With reference to the right of outside persons to suggest names of representative persons for jury service the court feels that the purposes of the act of Congress is to provide for the highest type of jurymen in the federal courts and to insure their selection without any risk of bias, prejudice, local feeling, or unfitness of any kind. For persons other than the jury commissioner and the clerk of the court to claim the right to suggest or name jurors would be grossly improper. See In re Petition for Special Grand Jury (D.C.) 50 F.2d 973. There is quite a distinction, however, between the claiming of the right to suggest names for jury service and a response to a letter of inquiry from the jury commissioner and the clerk of the court as to persons who may be considered by the addressees to be so qualified. In the first instance the jury commissioner and the clerk of the court would not function at all. In the second instance the jury commissioner and the clerk of the court take the initiative, seek information, receive a reply, consider the replies, and act therein in whatever manner they deem wise and prudent. This is their responsibility, and no court has a right to tell the duly constituted jury commissioners how they shall discharge the duties and responsibilities imposed upon them by the law. The court has the power only to declare their actions null and void under circumstances of malfeasance or misfeasance. To hold otherwise would justify judicial interference in other departments and bureaus not warranted by the Constitution or the law of the land.

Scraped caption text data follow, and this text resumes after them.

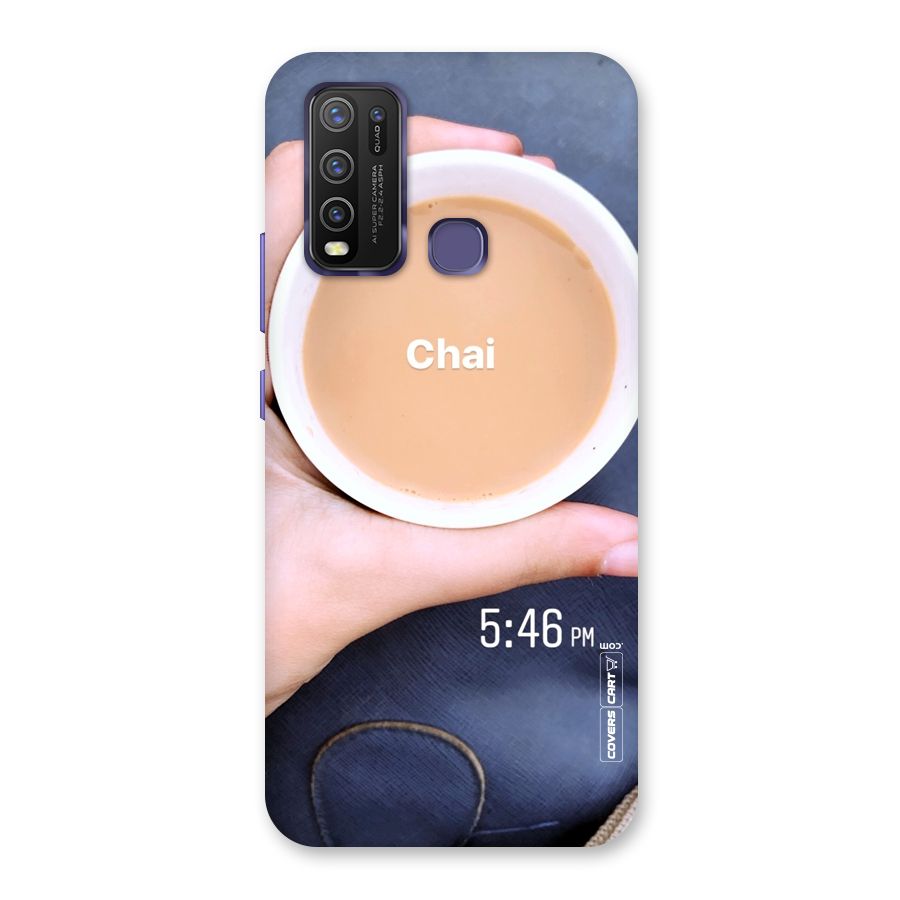Evening Tea Back Case for Vivo Y50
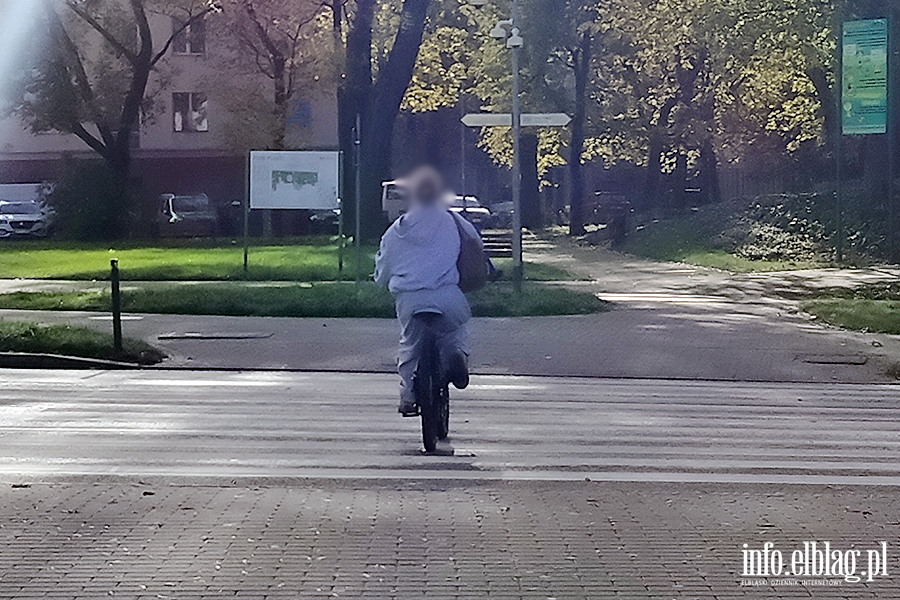 Rowerzy�ci �ami� przepisy, fot. 8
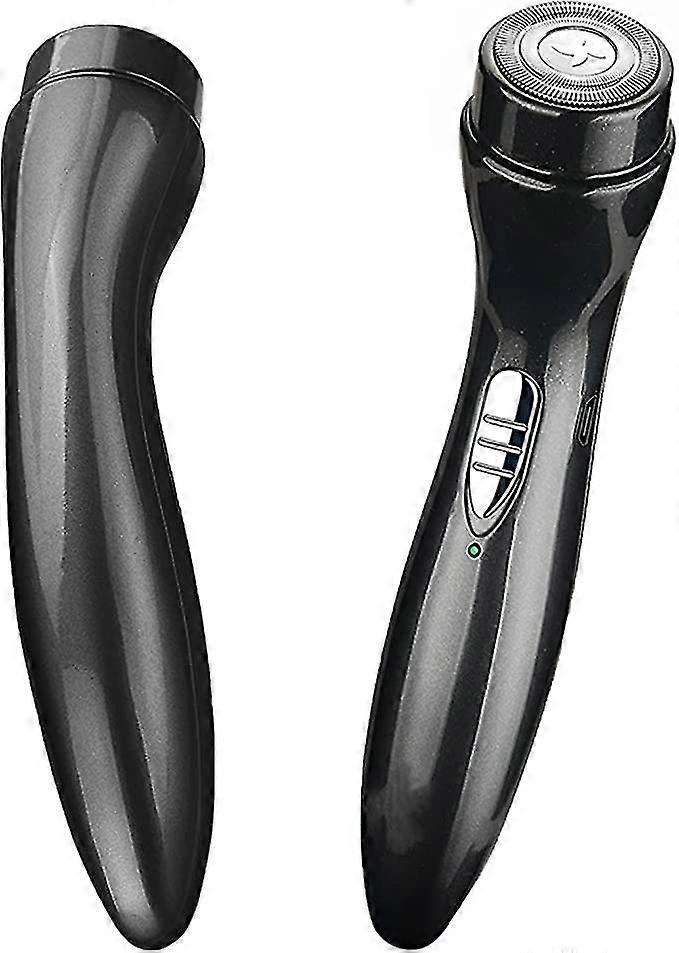 Men's Portable Electric Shaver, Mini USB Beard Razor, Wet & Dry Use, Travel Size V1263-JX-4016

The court feels that the unusual delay in making this plea requires comment. Seventytwo days elapsed from the finding of the bill of indictment until the plea was filed. The grand jury had the matter in charge for some weeks before making their presentment, so that the defendants had full notice for at least three months of the pending cases.
This delay is explained by a statement of two of the counsel for the defendants that in a casual conversation with reference to the manner of drawing jurors and grand jurors held with Mr. Cobaugh, deputy clerk, he made certain statements to them which are the basis of the contention relied upon by the defendants. There is no evidence that this was brought to the attention of the defendants themselves. The court feels that a dilatory plea asking to render null and void these entire proceedings is not properly founded upon circumstances so fraught with laches. This feeling is all the more justified when all the facts and circumstances surrounding the entire transaction are considered.
The court feels that the jury system is the bulwark of our liberties. All assaults improperly made upon it should be repulsed; all encroachments upon its purity and upon its purposes should be condemned. When it appears that proper safeguards for the selection of intelligent, moral, and fully qualified jurors have been adopted, it is the duty of the court to see that those methods are sustained. Mere technical departures, should they be proven, should not be held sufficient to warrant the finding that a safe and conservative practice relative to jury selection should be overthrown.
The plea in abatement is therefore overruled.